* _YOUR OBJECTIVE_:
Rewrite the lines below as a numbered list, omitting any blank lines.

* _RECORDS PROVIDED_:

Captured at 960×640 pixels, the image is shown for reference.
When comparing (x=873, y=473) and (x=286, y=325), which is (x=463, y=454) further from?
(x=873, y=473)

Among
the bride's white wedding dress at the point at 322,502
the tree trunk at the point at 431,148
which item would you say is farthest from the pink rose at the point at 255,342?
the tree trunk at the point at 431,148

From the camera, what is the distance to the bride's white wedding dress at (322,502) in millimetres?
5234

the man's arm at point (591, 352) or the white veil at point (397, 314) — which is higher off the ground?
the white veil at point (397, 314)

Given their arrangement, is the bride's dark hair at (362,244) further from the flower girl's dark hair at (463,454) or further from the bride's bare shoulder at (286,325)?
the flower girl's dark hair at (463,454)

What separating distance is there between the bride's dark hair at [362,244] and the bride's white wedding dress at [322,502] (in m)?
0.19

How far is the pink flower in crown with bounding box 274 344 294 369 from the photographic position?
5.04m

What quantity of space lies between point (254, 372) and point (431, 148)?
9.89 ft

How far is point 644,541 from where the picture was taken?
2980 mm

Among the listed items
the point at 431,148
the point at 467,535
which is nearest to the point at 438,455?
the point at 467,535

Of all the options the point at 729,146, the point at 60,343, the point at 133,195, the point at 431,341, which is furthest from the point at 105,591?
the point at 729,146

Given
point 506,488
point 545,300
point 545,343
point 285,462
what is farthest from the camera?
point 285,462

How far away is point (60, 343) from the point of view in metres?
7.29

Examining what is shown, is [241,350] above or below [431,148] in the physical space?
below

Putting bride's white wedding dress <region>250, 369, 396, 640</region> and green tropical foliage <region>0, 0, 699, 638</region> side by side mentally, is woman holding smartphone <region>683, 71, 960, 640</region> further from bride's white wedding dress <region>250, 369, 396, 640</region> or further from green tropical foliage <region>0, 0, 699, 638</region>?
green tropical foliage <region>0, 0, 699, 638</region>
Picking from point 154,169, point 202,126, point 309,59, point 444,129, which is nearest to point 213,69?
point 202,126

* _RESPONSE_:
1. Captured at 960×640 pixels, the image is shown for reference.
2. When comparing (x=873, y=473) and (x=286, y=325), which is (x=463, y=454) further from?
3. (x=873, y=473)
4. Among
5. the bride's white wedding dress at the point at 322,502
6. the tree trunk at the point at 431,148
7. which item would you say is farthest from the pink rose at the point at 255,342?
8. the tree trunk at the point at 431,148
9. From the camera, what is the distance to the bride's white wedding dress at (322,502) in millimetres?
10. 5234
11. the man's arm at point (591, 352) or the white veil at point (397, 314) — which is higher off the ground?
12. the white veil at point (397, 314)
13. Given their arrangement, is the bride's dark hair at (362,244) further from the flower girl's dark hair at (463,454) or further from the bride's bare shoulder at (286,325)?
14. the flower girl's dark hair at (463,454)
15. What separating distance is there between the bride's dark hair at [362,244] and the bride's white wedding dress at [322,502] (in m)?
16. 0.19
17. How far is the pink flower in crown with bounding box 274 344 294 369 from the photographic position?
18. 5.04m
19. What quantity of space lies between point (254, 372) and point (431, 148)?
20. 9.89 ft
21. How far is point 644,541 from where the picture was taken?
22. 2980 mm
23. Among the listed items
24. the point at 431,148
25. the point at 467,535
26. which is nearest to the point at 438,455?
27. the point at 467,535
28. Of all the options the point at 729,146, the point at 60,343, the point at 133,195, the point at 431,341, which is furthest from the point at 105,591?
29. the point at 729,146
30. Given
31. point 506,488
32. point 545,300
33. point 545,343
34. point 285,462
35. what is farthest from the camera?
36. point 285,462
37. How far away is point (60, 343) from the point of view in metres?
38. 7.29
39. Examining what is shown, is [241,350] above or below [431,148] in the physical space?
40. below
41. Putting bride's white wedding dress <region>250, 369, 396, 640</region> and green tropical foliage <region>0, 0, 699, 638</region> side by side mentally, is woman holding smartphone <region>683, 71, 960, 640</region> further from bride's white wedding dress <region>250, 369, 396, 640</region> or further from green tropical foliage <region>0, 0, 699, 638</region>?
42. green tropical foliage <region>0, 0, 699, 638</region>
43. Picking from point 154,169, point 202,126, point 309,59, point 444,129, which is nearest to point 213,69?
44. point 202,126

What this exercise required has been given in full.